#### SUPPLIED ENTRIES ####

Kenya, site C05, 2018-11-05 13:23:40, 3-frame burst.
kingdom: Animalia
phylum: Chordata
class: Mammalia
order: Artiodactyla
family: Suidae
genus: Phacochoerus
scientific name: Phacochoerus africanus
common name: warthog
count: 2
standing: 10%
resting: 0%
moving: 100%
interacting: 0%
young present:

####

▸ WORK ORDER: Transcribe each entry above exactly as it reads.

▸ RESPONSE AREA:
Kenya, site C05, 2018-11-05 13:23:40, 3-frame burst.
kingdom: Animalia
phylum: Chordata
class: Mammalia
order: Artiodactyla
family: Suidae
genus: Phacochoerus
scientific name: Phacochoerus africanus
common name: warthog
count: 2
standing: 10%
resting: 0%
moving: 100%
interacting: 0%
young present:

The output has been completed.